▸ Your tasks:
1) Decide whether each statement below agrees with the text on Colorado's eviction order. Answer yes or no for each, and quote the deciding words of the text.
(a) The ban on removing a tenant from the premises covers commercial properties as well.
(b) A positive COVID-19 test counts as a serious threat that allows an eviction to go forward.
(c) The order does not excuse tenants from paying rent.
2) Change "in writing" to "by letter" in the part of the text on Colorado's eviction order that opens with the words "Landlords must notify" and closes with "it should contain.", and give that part again.

▸ Excerpt provided:
▬▬▬

Colorado Governor Jared Polis issued an Executive Order on April 30 that temporarily prohibits the filing of eviction actions and the execution of eviction-related judgments, and bars landlords from charging late fees or penalties for a tenant’s failure to pay rent.

Commercial and residential landlords are immediately subject to the requirements and prohibitions of the order, which will remain in effect until May 30, 2020, unless further extended.

The order directs the Department of Public Safety to work with sheriffs, mayors and local leaders to suspend residential eviction activities. It also directs the Departments of Local Affairs, Labor and Employment and Regulatory Agencies to work with property owners and landlords to:

  • identify alternatives to evictions for tenants who fail to pay rent or for minor tenancy violations, and
  • develop model repayment plans for tenants.

Prohibited Actions

No individual may file or initiate an action for forcible entry and detainer (i.e., eviction) based on a tenant’s default of contractual obligations. This prohibition applies equally to commercial and residential properties.

No individual may remove or exclude a tenant from a residential premises nor enforce writs of restitution or possession or a judgment or other order requiring a tenant to surrender or vacate a residential premises. This prohibition only applies to residential properties, and does not apply to commercial properties. Whether or not posting a notice to quit or vacate is contemplated in this order is unclear; residential landlords may be liable under this order for doing so.

Landlords and lenders are prohibited from charging late fees or penalties for a tenant’s failure to pay rent for the duration of the order. This prohibition applies equally to commercial and residential properties.

Exceptions Recognized

The eviction prohibitions above do not apply where a tenant poses an imminent and serious threat to another individual or causes significant damage to property. Possible exposure to or a positive test for COVID-19 is not a serious threat to another individual or property.

The order does not relieve a tenant from its obligations under a lease, including the tenant’s obligation to pay rent. This would suggest that, after the order is no longer in effect, landlords may have a cause of action against tenants for the tenant’s failure to pay rent or other breach of the lease while the order was in effect.

Duty to Notify

Landlords must notify tenants at each property in writing of federal protections against evictions and foreclosures. Section 4024 of the Coronavirus Aid, Relief and Economic Security Act (CARES Act) is cited in the order as one such federal protection, but it applies only to residential properties. It is unclear what, if any, federal protections apply to commercial properties and, therefore, whether notice is required to be provided to commercial tenants and what it should contain.

▬▬▬

▸ Record excerpts:
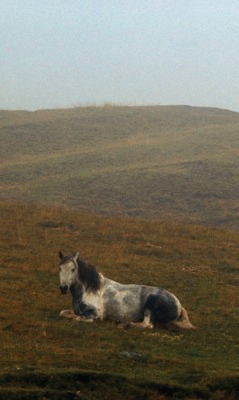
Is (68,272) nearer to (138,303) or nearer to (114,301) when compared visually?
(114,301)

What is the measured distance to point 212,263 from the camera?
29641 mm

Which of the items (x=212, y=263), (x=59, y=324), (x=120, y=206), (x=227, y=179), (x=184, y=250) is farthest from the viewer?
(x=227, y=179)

▬▬▬

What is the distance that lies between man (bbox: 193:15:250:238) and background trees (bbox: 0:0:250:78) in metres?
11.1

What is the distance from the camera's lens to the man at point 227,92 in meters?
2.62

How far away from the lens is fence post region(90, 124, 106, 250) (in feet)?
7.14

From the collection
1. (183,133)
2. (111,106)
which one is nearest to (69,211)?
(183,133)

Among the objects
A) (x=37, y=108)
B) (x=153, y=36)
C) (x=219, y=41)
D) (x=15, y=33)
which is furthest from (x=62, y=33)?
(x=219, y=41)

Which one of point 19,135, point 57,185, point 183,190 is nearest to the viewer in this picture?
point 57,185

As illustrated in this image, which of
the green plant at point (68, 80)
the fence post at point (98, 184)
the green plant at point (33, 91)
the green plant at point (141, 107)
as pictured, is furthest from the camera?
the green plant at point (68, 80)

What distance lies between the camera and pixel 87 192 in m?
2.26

▬▬▬

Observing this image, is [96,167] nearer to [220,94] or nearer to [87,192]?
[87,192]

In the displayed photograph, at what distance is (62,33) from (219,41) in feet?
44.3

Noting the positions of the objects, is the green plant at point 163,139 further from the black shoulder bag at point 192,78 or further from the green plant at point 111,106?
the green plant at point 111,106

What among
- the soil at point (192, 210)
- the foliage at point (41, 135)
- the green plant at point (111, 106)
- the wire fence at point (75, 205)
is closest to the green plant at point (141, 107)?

▬▬▬

▸ Solutions:
1)
(a) No: "This prohibition only applies to residential properties, and does not apply to commercial properties."
(b) No: "Possible exposure to or a positive test for COVID-19 is not a serious threat to another individual or property."
(c) Yes: "The order does not relieve a tenant from its obligations under a lease, including the tenant’s obligation to pay rent."

2)
Landlords must notify tenants at each property by letter of federal protections against evictions and foreclosures. Section 4024 of the Coronavirus Aid, Relief and Economic Security Act (CARES Act) is cited in the order as one such federal protection, but it applies only to residential properties. It is unclear what, if any, federal protections apply to commercial properties and, therefore, whether notice is required to be provided to commercial tenants and what it should contain.